As the story hit the midway point, I ached a bit knowing that all the discoveries Rorschach knew were to come would happen without him as he didn't have much longer. This is always true for all of us, but seemed especially poignant when it comes to an explorer and discoverer like Rorschach.
The discussion of the coinciding emergences of the concept of empathy and abstract art was absolutely fascinating. It was equally fascinating reading about the shift from perceiving character as the thing to personality being the thing. This explains pop culture so much. It also explains how generations of men with character would be replaced with cults of personality with little substance but nonetheless revered.
I would have liked to see a little more biography on those that took the Inkblots forward in the decades after Rorschach's death.

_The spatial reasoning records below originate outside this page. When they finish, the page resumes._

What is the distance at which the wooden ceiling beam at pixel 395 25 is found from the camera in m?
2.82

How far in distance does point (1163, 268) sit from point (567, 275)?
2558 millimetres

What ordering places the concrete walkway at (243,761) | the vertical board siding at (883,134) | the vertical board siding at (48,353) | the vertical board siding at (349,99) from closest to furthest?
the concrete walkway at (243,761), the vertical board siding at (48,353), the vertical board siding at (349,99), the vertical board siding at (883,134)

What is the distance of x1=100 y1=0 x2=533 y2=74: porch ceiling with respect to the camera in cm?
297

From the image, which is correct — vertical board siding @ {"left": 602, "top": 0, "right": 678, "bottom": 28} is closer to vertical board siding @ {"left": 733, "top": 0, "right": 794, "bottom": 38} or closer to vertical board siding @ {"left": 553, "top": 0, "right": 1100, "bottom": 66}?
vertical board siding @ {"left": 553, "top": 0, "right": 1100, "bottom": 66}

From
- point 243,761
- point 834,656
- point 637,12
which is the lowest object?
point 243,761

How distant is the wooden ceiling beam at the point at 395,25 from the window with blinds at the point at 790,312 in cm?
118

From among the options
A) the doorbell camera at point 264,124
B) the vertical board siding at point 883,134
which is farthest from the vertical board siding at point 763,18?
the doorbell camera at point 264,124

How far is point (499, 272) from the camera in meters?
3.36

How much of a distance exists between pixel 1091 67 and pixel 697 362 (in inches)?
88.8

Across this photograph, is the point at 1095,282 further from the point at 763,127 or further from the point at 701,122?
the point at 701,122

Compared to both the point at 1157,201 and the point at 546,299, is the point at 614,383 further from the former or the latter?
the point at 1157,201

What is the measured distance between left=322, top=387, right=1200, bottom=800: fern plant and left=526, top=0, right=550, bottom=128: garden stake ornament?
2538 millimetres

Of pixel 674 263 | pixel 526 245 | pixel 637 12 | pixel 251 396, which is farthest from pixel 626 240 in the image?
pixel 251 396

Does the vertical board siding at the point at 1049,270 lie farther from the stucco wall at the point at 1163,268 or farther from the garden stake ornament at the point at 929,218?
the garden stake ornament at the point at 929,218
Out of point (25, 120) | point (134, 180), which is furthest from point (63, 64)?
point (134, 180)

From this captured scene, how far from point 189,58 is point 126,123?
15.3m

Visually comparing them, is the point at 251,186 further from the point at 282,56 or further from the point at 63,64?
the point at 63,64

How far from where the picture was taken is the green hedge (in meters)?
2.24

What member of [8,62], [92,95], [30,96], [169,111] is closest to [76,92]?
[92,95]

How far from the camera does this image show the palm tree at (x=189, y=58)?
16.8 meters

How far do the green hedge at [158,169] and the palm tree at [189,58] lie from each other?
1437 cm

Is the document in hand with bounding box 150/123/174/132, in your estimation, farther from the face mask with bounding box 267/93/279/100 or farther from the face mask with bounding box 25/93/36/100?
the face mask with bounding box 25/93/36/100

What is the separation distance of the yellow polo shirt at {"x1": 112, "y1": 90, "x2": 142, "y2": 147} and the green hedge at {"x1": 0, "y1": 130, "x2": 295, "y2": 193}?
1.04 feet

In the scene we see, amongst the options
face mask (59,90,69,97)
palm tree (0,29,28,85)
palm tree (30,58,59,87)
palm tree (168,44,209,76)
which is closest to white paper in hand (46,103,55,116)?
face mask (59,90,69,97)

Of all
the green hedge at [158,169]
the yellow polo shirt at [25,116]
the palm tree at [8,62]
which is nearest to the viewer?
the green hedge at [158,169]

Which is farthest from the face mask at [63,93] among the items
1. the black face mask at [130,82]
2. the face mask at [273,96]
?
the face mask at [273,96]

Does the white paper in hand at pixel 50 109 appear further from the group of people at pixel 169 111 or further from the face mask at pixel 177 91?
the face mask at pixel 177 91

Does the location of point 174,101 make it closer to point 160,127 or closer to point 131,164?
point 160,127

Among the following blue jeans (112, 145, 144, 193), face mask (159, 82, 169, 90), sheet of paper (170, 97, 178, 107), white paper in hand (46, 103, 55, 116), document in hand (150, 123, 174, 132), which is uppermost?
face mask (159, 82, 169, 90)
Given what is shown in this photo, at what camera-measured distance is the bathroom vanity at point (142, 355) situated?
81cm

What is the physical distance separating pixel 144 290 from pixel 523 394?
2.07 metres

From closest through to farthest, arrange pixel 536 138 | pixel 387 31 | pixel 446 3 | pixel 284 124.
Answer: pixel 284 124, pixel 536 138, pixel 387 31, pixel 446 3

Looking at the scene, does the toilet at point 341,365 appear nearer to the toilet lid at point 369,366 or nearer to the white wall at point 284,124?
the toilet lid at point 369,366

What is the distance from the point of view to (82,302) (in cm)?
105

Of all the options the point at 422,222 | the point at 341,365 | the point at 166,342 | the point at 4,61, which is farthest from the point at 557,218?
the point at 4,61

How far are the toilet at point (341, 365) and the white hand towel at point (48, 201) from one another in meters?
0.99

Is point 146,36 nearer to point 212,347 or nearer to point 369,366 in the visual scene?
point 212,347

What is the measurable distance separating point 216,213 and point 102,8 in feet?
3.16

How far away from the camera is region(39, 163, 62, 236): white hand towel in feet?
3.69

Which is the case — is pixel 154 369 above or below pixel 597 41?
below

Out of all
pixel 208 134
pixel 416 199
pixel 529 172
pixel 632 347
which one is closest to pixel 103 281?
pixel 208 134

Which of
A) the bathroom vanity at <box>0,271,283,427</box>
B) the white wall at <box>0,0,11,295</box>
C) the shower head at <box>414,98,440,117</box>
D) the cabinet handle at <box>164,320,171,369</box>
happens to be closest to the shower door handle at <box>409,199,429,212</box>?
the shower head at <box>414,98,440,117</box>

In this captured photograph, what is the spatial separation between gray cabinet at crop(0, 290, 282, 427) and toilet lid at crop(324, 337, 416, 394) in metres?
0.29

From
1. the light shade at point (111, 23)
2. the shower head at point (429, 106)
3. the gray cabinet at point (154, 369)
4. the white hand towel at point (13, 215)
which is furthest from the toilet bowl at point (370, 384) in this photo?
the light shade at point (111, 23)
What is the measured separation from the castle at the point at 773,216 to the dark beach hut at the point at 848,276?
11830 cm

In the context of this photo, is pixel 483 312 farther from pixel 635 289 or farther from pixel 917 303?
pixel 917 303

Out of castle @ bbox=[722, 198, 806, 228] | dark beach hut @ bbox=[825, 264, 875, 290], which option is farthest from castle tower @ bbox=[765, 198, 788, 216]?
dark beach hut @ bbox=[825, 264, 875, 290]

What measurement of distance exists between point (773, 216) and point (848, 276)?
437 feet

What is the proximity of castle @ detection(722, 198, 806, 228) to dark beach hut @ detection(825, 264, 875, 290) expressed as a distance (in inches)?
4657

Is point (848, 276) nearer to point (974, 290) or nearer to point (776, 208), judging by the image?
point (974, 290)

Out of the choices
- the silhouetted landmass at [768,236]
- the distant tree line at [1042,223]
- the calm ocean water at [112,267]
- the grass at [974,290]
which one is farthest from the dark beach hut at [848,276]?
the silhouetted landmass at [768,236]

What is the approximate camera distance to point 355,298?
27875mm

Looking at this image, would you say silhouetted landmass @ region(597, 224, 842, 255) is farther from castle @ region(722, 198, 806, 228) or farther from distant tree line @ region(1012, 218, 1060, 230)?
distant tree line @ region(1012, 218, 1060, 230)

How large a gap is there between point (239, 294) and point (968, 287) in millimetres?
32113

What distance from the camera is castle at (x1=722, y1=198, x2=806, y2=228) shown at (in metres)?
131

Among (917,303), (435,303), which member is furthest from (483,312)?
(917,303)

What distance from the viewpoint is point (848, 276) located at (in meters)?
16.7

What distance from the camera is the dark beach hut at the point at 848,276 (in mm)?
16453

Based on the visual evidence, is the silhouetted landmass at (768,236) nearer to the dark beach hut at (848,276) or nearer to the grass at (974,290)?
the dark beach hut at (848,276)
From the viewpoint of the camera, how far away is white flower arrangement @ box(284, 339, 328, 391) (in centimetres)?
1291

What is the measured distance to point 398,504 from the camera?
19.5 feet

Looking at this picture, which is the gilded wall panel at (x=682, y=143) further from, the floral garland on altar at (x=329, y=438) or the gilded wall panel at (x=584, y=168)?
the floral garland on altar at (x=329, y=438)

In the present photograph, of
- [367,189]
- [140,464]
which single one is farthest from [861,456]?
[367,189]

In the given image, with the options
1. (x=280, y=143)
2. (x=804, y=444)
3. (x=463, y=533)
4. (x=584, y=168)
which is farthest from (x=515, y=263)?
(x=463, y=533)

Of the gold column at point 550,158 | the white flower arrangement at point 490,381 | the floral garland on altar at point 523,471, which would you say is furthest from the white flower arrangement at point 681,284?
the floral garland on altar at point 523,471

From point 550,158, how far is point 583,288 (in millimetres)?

So darkly fascinating, the discussion of Nazis at Nuremberg and how they were discovered upon a closer look not to be exceptionally evil. They were like so many people: sane, intelligent, and prejudiced and having had the chance to grab power, behaved horribly. So many wanted to diagnose evil. But the thing is there is no such thing as an evil gene. There are sociopaths that are capable of doing horrible things because of their lack of empathy, and perhaps that is what they should have been looking for instead, the lack of empathy as an indicator.
Though plenty of people lack empathy that don't commit atrocities. Though, the ability to objectify others seems to be a key ingredient, although everyone on some level does just that at times even when they have empathy. The thing that was and is probably hard to understand about the Nazis - the poster boys for evil - is that while some of the higher-ups may have been sociopaths, likely not all of them were. So marking them as evil discounts the fact that some of them were very intelligent and had the capacity for empathy and kindness and love. They weren't robots or killing machines void of human emotion. In fact, a great number of them were likely just doing what they were told and didn't have the character or strength to sacrifice their life defying the powers-that-be.
The truth is, the masses that did nothing did so mostly out of fear too. Without that fear, and in some cases, complacency, there would have been no holocaust. Let's not forget, the prejudice that Hitler pandered to is the same that Trump pandered to (and a long list of others before him). Neither Hitler or Trump created that prejudice, they both saw it and manipulated it and pandered to it to get into power. That doesn't make them evil, it makes them opportunistic.
The truth is people like you and me made the holocaust possible. We prefer absolutes so we put Hitler and the Nazi's on the evil pedestal because it's easier to objectify them and pretend they are monsters instead of what they really were and that is just human beings like you and me that did horrible horrible things fueled by fear and hunger for power and riches at any cost.
In so many ways, Nazi's were no different than many in power today in how they pander to prejudice. The same racial prejudice that was in Nazi Germany is in America today. It's in cities around the world today. A Nazi-like state could exist anywhere again at anytime. Those that say "no way" don't understand human nature or human history. The latter can repeat itself at anytime if the conditions are just right. The reason history repeats itself is because too few understand that.